■ Given information:
• • • • •

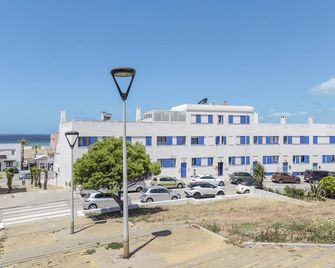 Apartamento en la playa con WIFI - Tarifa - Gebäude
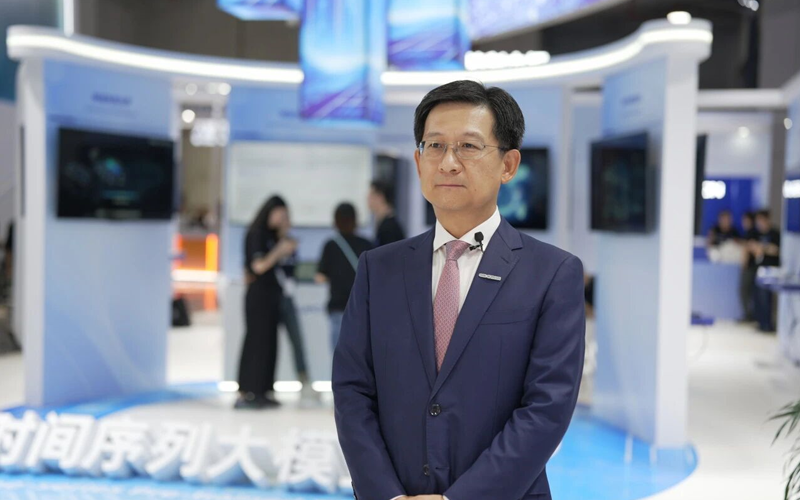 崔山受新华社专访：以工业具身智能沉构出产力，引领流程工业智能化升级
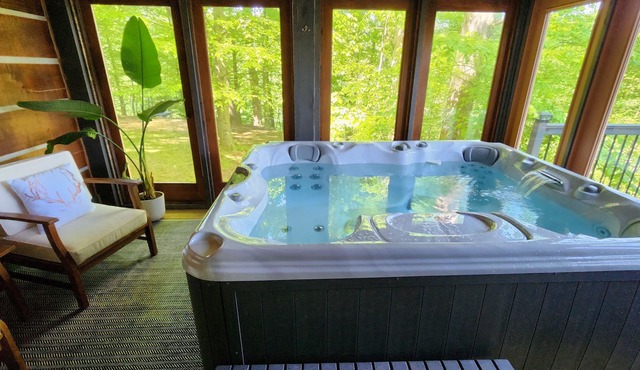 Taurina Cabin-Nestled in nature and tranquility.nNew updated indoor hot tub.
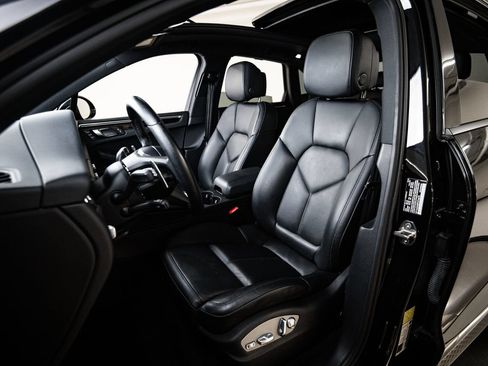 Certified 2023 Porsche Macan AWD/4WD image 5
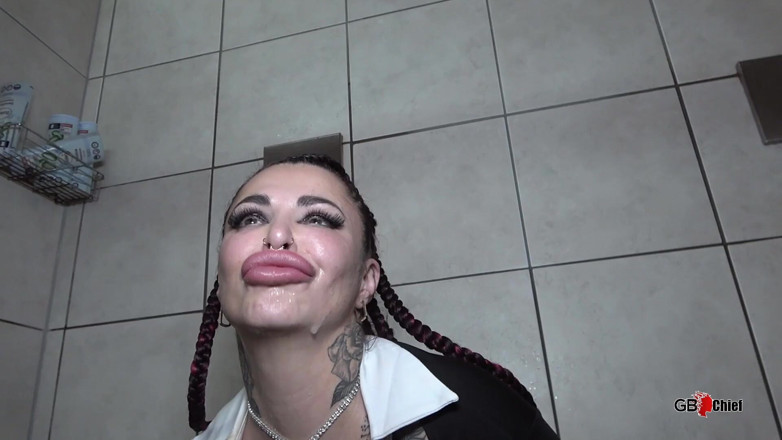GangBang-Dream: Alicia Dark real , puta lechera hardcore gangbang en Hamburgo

• • • • •

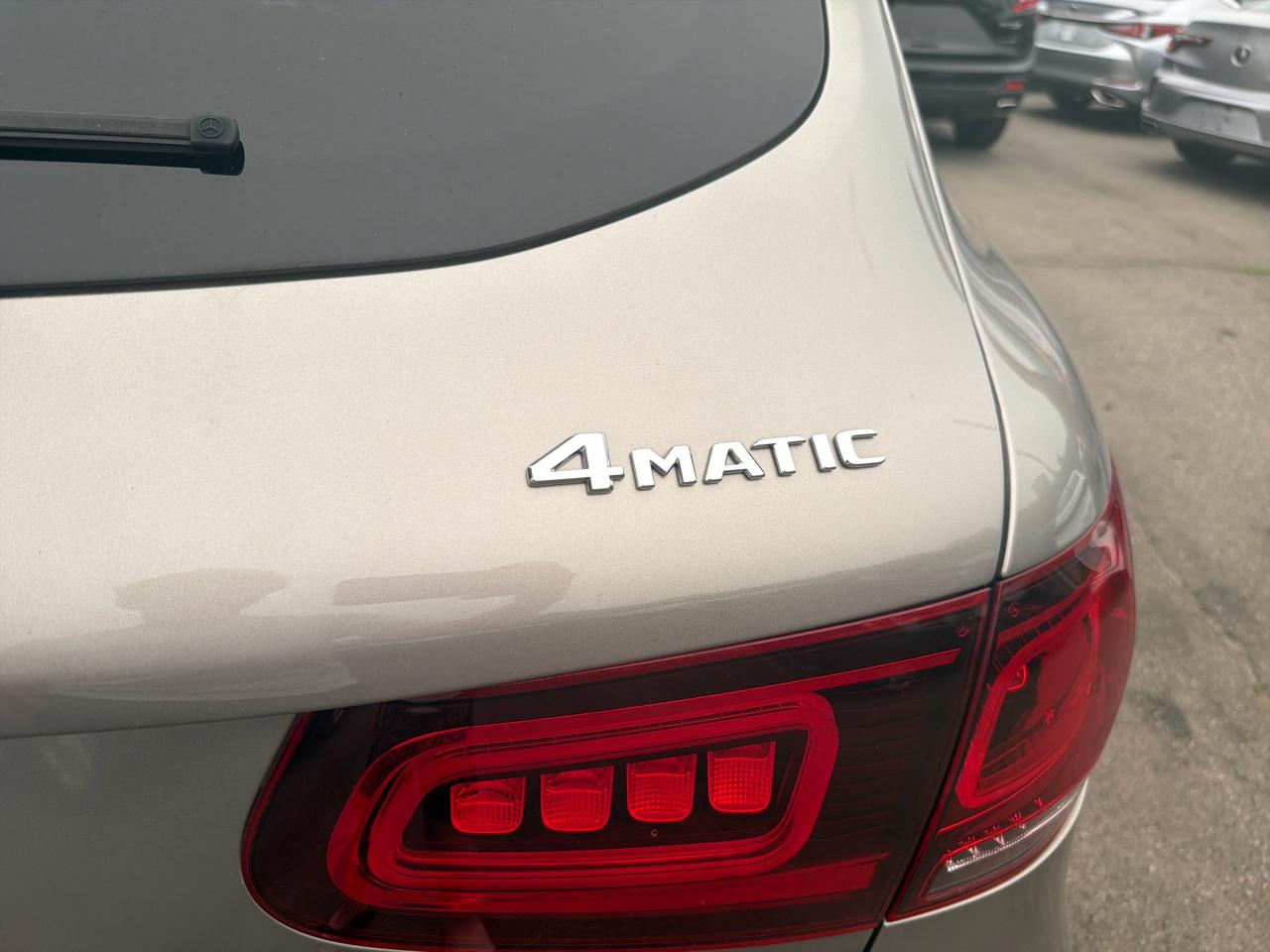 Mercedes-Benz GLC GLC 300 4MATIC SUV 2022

• • • • •

■ What you should do: Output the material from the line containing "Apartamento en la" down to the line containing "GangBang-Dream: Alicia Dark", including both of those lines, and leave the pictures out of your answer.

■ Answer:
 Apartamento en la playa con WIFI - Tarifa - Gebäude
 崔山受新华社专访：以工业具身智能沉构出产力，引领流程工业智能化升级
 Taurina Cabin-Nestled in nature and tranquility.nNew updated indoor hot tub.
 Certified 2023 Porsche Macan AWD/4WD image 5
GangBang-Dream: Alicia Dark real , puta lechera hardcore gangbang en Hamburgo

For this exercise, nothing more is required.